Talking to reporters on the sidelines of Food 360 conference organised by FICCI here on Monday, he said competition would improve efficiencies in the supply chain and help farmers get more income. “Till such time we carry out market reforms, it is only consumers in urban areas who will benefit from investment flows in the retail sector,” Sivakumar, who is also the Programme Chair of Food 360.

On the prospects for contract farming in the wake of FDI in retail, he said it was not a solution for all crops. “One should produce as required and one should not grow depending on the last year’s prices,” he said.
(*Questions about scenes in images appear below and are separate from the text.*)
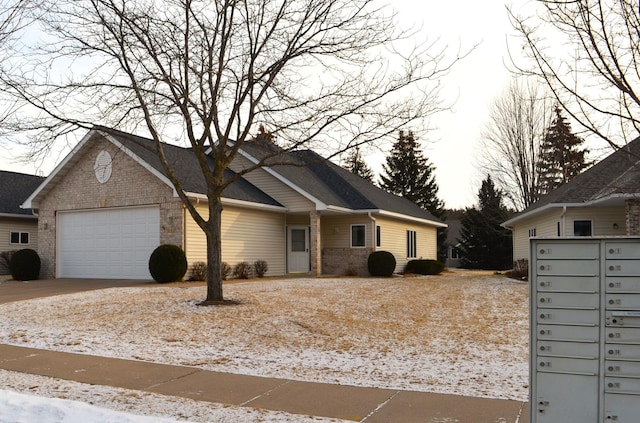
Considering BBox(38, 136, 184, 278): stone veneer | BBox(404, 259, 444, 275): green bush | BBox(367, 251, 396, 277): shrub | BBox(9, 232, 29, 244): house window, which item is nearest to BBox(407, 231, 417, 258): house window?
BBox(404, 259, 444, 275): green bush

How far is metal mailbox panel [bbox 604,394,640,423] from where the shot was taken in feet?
15.1

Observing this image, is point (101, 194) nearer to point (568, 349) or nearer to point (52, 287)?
point (52, 287)

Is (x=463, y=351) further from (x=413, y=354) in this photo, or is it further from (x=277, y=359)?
(x=277, y=359)

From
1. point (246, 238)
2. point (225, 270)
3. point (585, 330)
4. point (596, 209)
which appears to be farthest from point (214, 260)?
point (596, 209)

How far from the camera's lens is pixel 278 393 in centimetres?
672

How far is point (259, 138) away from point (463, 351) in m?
6.88

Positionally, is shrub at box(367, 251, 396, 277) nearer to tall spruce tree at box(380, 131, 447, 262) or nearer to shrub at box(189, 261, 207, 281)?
shrub at box(189, 261, 207, 281)

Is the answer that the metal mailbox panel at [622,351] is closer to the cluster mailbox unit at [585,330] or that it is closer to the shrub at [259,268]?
the cluster mailbox unit at [585,330]

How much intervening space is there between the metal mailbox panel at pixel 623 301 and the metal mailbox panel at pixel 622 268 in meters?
0.17

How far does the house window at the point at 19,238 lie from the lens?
2819cm

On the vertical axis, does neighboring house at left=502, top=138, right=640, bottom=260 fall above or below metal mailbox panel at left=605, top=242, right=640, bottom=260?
above

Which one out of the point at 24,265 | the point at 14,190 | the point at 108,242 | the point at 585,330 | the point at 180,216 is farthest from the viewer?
the point at 14,190

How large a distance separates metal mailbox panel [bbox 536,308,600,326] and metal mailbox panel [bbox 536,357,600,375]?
0.30 m

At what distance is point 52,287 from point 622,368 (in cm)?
1779
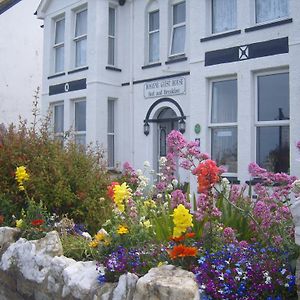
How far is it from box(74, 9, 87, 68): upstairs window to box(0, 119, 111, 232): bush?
8221 mm

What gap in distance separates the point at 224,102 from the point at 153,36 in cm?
380

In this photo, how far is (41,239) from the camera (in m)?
4.69

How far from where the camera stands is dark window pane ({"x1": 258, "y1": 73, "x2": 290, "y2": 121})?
356 inches

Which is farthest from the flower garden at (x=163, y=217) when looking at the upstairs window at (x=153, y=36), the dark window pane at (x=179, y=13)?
the upstairs window at (x=153, y=36)

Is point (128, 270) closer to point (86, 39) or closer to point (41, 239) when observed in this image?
point (41, 239)

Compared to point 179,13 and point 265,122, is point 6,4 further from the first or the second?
point 265,122

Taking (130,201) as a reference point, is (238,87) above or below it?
above

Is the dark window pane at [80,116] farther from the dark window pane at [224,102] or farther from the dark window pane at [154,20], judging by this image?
the dark window pane at [224,102]

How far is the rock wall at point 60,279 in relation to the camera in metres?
3.13

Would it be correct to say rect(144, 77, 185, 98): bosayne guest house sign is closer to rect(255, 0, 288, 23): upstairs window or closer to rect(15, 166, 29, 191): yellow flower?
rect(255, 0, 288, 23): upstairs window

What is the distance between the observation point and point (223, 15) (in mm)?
10336

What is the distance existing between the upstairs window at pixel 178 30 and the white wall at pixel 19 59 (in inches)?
404

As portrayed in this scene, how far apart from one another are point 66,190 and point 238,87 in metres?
5.06

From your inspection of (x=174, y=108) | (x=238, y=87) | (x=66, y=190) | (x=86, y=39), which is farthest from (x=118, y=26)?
(x=66, y=190)
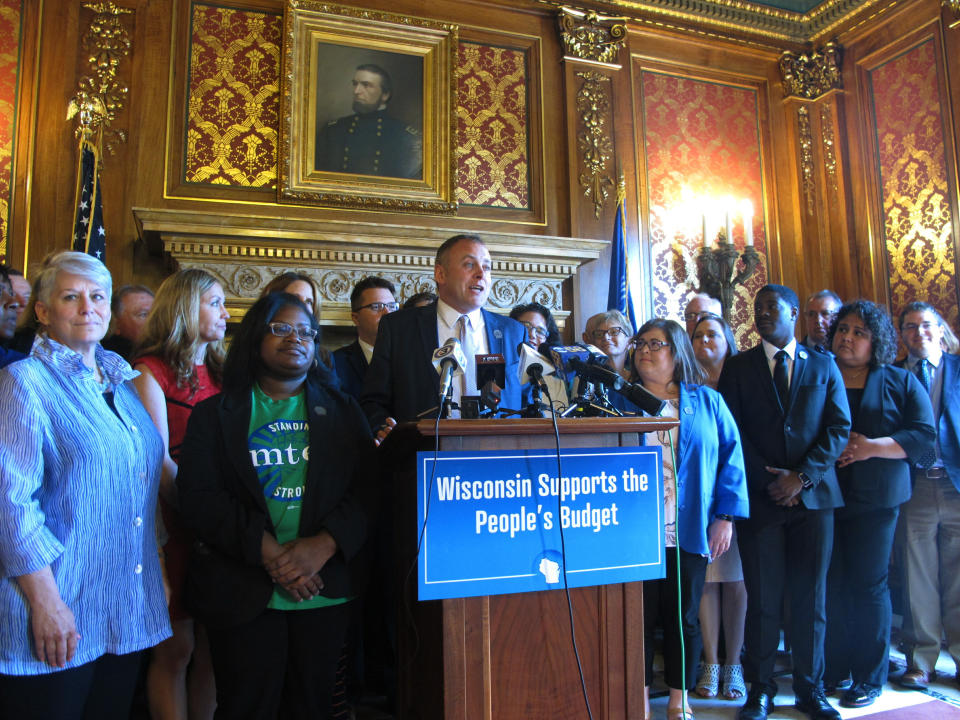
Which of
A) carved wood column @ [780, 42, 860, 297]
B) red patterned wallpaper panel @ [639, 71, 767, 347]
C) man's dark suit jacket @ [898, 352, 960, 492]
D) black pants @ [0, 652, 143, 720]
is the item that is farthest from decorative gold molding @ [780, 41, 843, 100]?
black pants @ [0, 652, 143, 720]

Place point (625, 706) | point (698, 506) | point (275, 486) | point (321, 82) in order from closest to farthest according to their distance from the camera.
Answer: point (625, 706) → point (275, 486) → point (698, 506) → point (321, 82)

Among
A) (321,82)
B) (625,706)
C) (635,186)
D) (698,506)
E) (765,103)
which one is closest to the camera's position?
(625,706)

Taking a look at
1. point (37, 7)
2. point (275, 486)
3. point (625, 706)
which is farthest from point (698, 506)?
point (37, 7)

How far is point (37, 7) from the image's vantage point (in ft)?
14.3

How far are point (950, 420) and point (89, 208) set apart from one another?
4330mm

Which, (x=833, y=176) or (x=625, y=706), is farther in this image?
(x=833, y=176)

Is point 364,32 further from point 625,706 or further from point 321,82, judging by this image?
point 625,706

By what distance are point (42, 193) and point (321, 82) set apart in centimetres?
176

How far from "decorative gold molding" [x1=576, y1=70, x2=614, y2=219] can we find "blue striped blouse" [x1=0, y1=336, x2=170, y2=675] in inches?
157

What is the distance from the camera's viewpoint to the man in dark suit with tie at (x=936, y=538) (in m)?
A: 2.97

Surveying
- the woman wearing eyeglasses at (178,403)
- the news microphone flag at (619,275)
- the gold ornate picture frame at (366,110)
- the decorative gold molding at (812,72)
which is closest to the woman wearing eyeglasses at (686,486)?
the woman wearing eyeglasses at (178,403)

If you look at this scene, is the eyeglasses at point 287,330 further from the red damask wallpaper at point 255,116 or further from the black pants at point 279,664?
the red damask wallpaper at point 255,116

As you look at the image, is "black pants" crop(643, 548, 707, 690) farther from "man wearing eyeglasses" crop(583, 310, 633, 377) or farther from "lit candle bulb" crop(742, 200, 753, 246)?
"lit candle bulb" crop(742, 200, 753, 246)

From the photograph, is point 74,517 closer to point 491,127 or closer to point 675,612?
point 675,612
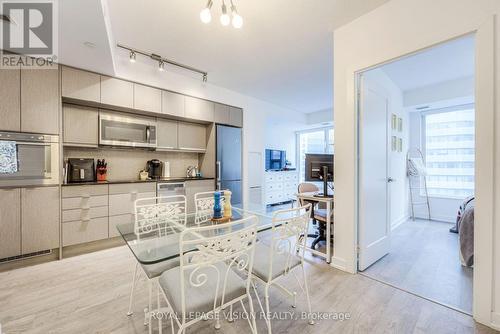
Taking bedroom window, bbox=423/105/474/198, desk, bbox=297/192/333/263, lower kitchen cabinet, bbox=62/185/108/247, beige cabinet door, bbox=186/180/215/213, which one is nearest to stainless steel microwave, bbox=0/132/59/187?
lower kitchen cabinet, bbox=62/185/108/247

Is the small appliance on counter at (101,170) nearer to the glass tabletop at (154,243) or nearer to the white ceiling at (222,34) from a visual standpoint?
the white ceiling at (222,34)

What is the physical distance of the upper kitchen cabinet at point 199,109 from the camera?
3744 mm

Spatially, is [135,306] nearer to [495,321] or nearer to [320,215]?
[320,215]

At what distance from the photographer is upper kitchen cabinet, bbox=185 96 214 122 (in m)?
3.74

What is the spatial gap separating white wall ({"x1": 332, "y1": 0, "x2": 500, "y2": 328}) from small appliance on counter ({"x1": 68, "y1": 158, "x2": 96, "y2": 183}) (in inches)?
134

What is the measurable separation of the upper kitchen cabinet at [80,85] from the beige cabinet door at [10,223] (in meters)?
1.30

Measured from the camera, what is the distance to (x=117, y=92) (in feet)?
9.87

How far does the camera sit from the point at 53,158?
2564 millimetres

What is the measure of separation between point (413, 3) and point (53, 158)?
163 inches

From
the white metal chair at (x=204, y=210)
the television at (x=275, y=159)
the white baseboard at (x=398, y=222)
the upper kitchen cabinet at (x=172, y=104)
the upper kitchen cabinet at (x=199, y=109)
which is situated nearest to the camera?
the white metal chair at (x=204, y=210)

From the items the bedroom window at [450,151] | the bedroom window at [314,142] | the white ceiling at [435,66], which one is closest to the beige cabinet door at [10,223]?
the white ceiling at [435,66]

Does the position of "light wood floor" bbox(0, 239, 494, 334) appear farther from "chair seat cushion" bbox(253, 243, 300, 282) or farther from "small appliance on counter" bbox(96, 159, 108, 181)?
"small appliance on counter" bbox(96, 159, 108, 181)

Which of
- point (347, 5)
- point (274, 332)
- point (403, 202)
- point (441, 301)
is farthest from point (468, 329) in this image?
point (403, 202)

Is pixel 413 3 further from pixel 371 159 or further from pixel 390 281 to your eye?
pixel 390 281
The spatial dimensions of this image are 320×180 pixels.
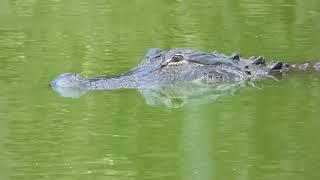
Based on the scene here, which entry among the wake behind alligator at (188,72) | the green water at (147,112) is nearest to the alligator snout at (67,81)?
the wake behind alligator at (188,72)

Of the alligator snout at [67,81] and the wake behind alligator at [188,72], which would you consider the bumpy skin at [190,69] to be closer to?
the wake behind alligator at [188,72]

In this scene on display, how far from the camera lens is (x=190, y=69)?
10984mm

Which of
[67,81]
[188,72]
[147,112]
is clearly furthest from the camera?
[188,72]

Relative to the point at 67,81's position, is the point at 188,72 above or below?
below

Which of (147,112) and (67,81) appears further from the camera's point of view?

With regard to processing, he said there was need for improved technologies. “It is not viable to set up processing unit for a particular produce. We should evolve methods that ensure major part of processing of several farm crops. You can have additional investment to take care of crop-specific processing,” he said.

The second edition of the two-day Food 360 conference will focus on productivity and reducing costs in farming sector.

J.A. Chowdary, the Conference Chair, said FICCI would hold this conference annually to provide a platform to various stakeholders. Andhra Pradesh Governor E. S.L. Narasimhan inaugurated the meet.